TRIVIA QUESTION: WHO IS THE MOST FAMOUS PERSON WITH ADDISON'S DISEASE?

The most famous modern person with Addison's disease was JFK: and his was mild and only caused trouble when his adrenal glands failed to produce more cortisone under the stress of his back surgery. Luckily docs diagnosed it and gave him a new miracle drug called cortisone and saved his life, and wrote up his case in the medical literature to alert other docs about the problem of mild Addison's disease in times of stress. But when the press found out about it, the fact he took small replacement doses of cortisone spawned a thousand conspiracy theories.

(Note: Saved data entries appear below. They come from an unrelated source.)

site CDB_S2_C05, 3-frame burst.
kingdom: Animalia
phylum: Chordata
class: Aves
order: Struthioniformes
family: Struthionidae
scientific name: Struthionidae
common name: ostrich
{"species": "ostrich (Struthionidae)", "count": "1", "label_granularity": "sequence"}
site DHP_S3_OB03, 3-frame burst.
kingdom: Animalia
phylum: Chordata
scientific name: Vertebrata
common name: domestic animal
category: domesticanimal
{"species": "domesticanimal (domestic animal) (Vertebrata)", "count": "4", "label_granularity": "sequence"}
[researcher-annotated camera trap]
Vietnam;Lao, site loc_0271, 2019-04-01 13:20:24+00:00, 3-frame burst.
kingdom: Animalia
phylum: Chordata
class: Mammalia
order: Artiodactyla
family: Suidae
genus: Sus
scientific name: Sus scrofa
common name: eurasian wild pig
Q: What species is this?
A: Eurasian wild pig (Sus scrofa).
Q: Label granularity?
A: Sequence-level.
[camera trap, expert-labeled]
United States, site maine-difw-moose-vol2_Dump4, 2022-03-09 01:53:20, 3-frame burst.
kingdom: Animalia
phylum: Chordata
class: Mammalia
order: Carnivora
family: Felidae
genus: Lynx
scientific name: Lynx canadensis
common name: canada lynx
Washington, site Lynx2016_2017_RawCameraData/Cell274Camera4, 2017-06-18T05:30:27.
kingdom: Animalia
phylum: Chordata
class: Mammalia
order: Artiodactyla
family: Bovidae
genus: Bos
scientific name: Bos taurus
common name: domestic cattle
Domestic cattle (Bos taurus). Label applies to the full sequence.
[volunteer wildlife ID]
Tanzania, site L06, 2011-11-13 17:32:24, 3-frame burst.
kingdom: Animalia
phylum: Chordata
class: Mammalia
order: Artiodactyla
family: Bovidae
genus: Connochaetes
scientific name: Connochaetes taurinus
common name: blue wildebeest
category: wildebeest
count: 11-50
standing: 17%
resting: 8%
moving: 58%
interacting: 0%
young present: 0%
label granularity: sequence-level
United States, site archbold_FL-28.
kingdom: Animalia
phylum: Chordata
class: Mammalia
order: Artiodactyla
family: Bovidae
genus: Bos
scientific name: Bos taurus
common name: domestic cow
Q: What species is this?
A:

as for the source of Jane's possible Addisone disease: staying in crowded boarding homes at spas or catching it from her clergyman father or Naval officer brothers (both occupations that would have contact with poor people with TB), I assumed she had ordinary tuberculosis.

But the article stating she may have caught bovine Tuberculosis does interest me: No, I have never seen a case of that...although about 2 percent of TB cases in Latin America are bovine in origin... 

The reason it is rare today, because cows are tested for TB.